> **EXCERPT**:
Evolutionary Reinforcement Learning to solve a Rubik's Cube.

This project requires three parts to work,

  • A Rubik's Cube API (Environment)
  • A Neural Network API (Agent/Brain)
  • The Main Algorithm

The Rubiks Cube API is contained in the Rubik2x2.py and Rubik3x3.py (Upcoming).

Features of the Rubik's Cube API (Made from Scratch)

  • Dictionary of the Cube's representation with each of its face (0,5) as a key. Each color is represented by an integer (0,5)
  • The number of actions on the Cube are 12 (0,11). Each move is a function 'm#' where # is the move number, each move is called by the move() function where the move number is given to it as a parameter.
  • The cube can be set into a solved state by calling the Reset() function.
  • The function get_cube() can be used to see the curent representation of the cube( This can later be extended to represent the cube graphically)
  • The function get_reward() can be called to get the percentage of the cube currently solved. This is a better reward that win or lose. This reward tells the network how close we are to solving , so that learning becomes efficient and better.
  • Since each color on the Cube is a category, it cannot be fed into the neural network directly, it has to be encoded into binary(one hot encoding), therefore (0,6) colors are represented in binary digits, with each color being 3 digits. The current state of the cube in binary format can be received by using get_binary_cube() function.

> **GIVEN INFORMATION**:
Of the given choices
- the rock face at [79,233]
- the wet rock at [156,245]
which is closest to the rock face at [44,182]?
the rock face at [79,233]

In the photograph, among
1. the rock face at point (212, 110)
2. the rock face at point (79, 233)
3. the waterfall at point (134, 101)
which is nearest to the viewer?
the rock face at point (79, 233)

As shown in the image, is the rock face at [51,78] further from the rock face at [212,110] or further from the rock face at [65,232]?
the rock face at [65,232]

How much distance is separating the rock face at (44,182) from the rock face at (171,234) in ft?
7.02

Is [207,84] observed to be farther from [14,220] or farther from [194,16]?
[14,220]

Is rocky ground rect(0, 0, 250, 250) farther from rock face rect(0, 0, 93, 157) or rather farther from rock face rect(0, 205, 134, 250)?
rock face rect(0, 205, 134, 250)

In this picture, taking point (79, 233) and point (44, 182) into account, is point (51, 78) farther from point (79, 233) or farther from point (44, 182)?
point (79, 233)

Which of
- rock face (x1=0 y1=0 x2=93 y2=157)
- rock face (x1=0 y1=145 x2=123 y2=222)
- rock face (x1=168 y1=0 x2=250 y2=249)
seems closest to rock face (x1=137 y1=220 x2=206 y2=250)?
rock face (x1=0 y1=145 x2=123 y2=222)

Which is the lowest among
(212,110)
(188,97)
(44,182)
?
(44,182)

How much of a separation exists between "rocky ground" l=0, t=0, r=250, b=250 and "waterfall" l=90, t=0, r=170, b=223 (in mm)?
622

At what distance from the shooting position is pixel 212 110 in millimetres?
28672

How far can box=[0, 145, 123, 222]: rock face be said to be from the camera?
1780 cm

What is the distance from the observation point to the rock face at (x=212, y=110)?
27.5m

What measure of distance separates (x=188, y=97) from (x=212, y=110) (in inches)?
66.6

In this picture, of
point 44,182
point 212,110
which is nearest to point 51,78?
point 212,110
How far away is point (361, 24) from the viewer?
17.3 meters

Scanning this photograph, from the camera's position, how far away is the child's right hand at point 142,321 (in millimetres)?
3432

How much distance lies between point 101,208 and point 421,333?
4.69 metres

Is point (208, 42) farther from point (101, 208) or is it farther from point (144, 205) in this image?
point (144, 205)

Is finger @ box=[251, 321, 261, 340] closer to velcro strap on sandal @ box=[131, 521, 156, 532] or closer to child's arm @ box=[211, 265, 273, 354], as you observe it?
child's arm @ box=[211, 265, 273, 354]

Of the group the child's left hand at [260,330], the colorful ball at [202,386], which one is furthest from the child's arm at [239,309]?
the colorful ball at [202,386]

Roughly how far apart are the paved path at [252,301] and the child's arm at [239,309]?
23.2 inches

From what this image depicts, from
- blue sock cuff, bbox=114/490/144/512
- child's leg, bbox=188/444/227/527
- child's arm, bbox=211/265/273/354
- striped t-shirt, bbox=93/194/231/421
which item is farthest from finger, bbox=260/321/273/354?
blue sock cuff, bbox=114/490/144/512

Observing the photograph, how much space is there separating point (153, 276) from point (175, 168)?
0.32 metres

==

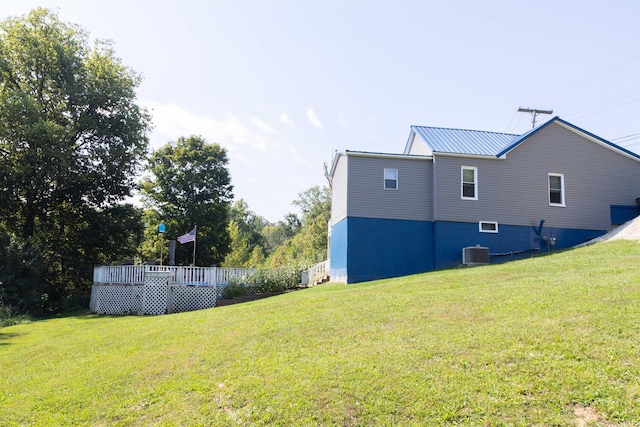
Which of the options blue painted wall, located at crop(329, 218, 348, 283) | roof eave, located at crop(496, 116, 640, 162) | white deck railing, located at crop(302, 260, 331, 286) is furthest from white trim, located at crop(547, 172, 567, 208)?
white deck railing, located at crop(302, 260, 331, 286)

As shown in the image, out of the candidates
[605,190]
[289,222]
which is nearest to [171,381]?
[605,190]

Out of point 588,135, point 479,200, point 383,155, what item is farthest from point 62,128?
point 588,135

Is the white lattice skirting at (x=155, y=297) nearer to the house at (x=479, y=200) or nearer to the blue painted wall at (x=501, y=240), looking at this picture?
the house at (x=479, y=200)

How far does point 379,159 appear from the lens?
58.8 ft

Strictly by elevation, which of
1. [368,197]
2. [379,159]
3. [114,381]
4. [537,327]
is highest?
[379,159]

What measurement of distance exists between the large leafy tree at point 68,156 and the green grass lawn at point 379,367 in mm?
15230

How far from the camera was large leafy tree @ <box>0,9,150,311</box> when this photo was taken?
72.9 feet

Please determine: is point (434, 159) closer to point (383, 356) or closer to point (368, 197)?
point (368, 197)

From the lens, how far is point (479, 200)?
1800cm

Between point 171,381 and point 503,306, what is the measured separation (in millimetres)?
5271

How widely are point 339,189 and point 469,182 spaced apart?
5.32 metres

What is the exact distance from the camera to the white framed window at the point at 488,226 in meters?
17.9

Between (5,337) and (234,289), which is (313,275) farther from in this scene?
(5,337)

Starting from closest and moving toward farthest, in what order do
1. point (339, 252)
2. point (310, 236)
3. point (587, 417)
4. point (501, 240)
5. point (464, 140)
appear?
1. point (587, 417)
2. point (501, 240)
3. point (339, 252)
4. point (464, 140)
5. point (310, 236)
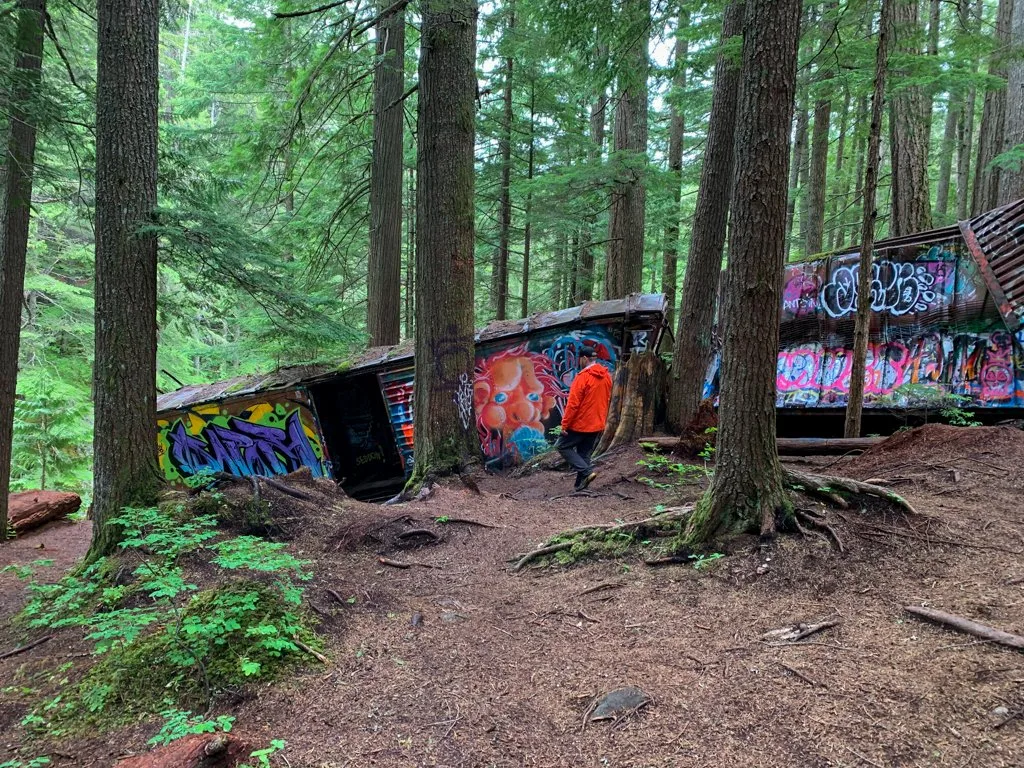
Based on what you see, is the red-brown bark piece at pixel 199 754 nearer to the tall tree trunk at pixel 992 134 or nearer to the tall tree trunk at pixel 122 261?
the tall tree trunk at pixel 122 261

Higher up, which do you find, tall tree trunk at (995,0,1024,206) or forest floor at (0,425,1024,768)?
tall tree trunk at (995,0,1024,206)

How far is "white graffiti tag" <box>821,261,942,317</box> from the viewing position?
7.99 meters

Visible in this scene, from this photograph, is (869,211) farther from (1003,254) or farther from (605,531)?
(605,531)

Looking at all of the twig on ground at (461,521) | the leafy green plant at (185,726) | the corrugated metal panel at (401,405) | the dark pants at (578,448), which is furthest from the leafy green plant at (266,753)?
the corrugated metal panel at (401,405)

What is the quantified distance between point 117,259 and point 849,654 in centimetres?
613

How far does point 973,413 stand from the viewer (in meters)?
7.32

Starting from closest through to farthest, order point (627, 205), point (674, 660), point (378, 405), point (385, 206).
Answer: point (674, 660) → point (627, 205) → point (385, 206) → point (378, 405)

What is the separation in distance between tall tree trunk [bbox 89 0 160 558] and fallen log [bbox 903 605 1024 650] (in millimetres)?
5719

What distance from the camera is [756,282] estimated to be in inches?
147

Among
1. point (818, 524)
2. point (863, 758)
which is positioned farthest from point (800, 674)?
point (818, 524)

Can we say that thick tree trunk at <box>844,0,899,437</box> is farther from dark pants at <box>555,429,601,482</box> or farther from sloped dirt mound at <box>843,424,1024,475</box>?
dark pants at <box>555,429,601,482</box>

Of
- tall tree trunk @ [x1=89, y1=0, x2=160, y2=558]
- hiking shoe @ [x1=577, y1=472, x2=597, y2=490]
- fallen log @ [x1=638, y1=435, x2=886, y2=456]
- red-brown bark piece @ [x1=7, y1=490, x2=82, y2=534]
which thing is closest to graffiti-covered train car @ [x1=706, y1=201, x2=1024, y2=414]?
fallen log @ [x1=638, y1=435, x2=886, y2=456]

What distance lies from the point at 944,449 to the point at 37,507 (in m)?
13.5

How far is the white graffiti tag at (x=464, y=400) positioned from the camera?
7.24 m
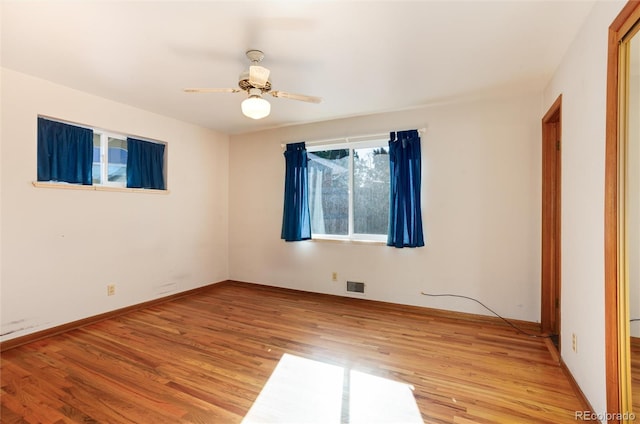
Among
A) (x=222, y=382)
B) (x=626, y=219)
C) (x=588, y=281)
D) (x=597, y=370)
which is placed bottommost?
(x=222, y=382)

--

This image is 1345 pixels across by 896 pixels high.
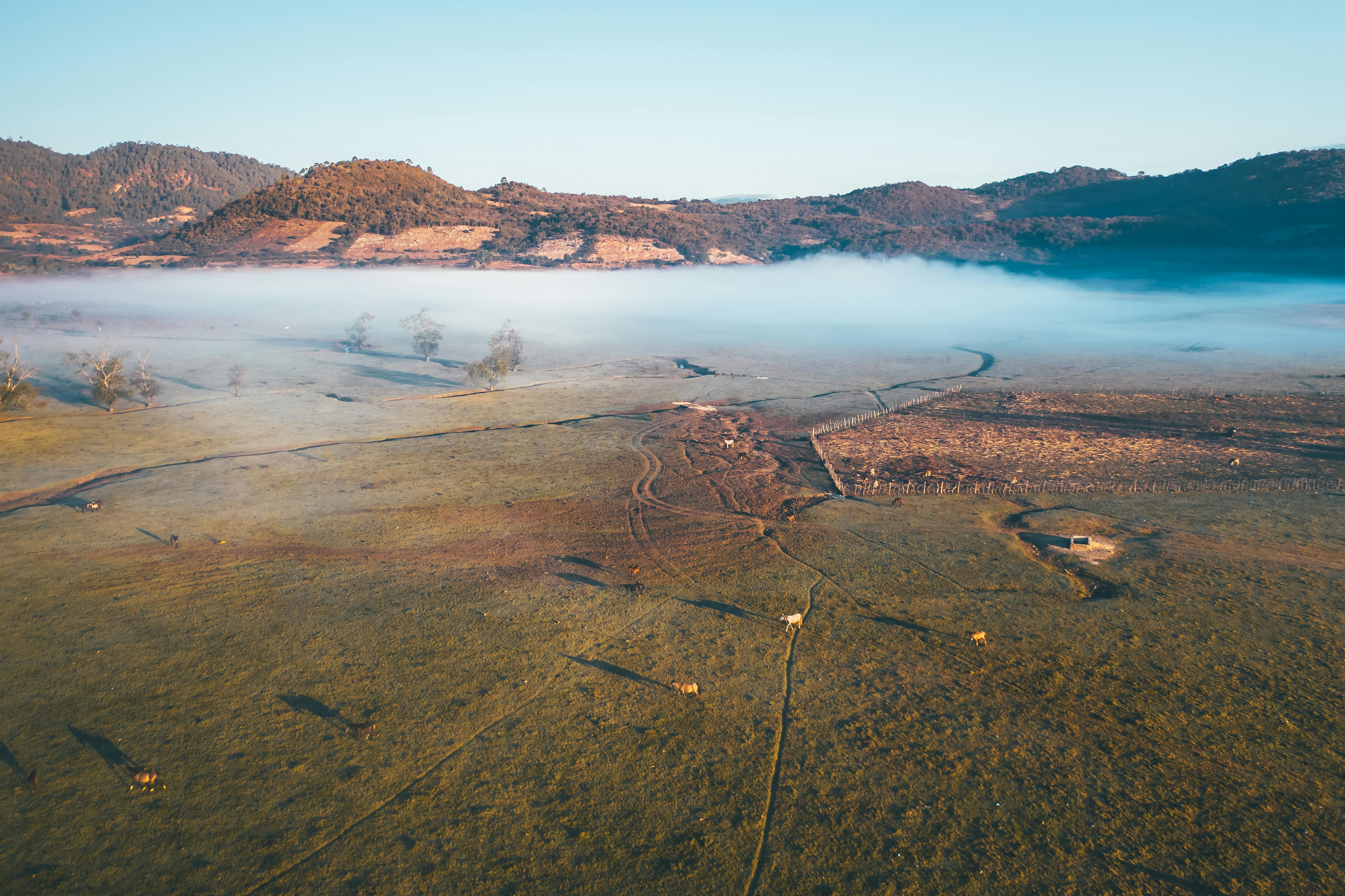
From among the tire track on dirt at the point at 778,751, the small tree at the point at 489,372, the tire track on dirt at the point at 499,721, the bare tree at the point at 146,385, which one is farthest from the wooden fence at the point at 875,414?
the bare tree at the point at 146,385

> **ASSIGNMENT**:
Decide whether each statement below agrees with the Rubik's Cube project description. Answer yes or no for each one, and quote the deciding words from the description.
1. Calling get_cube() puts the cube into a solved state.
2. The cube has 12 possible actions.
3. get_reward() gives the percentage of the cube currently solved.

> **ANSWER SECTION**:
1. No: "The cube can be set into a solved state by calling the Reset() function."
2. Yes: "The number of actions on the Cube are 12 (0,11)."
3. Yes: "The function get_reward() can be called to get the percentage of the cube currently solved."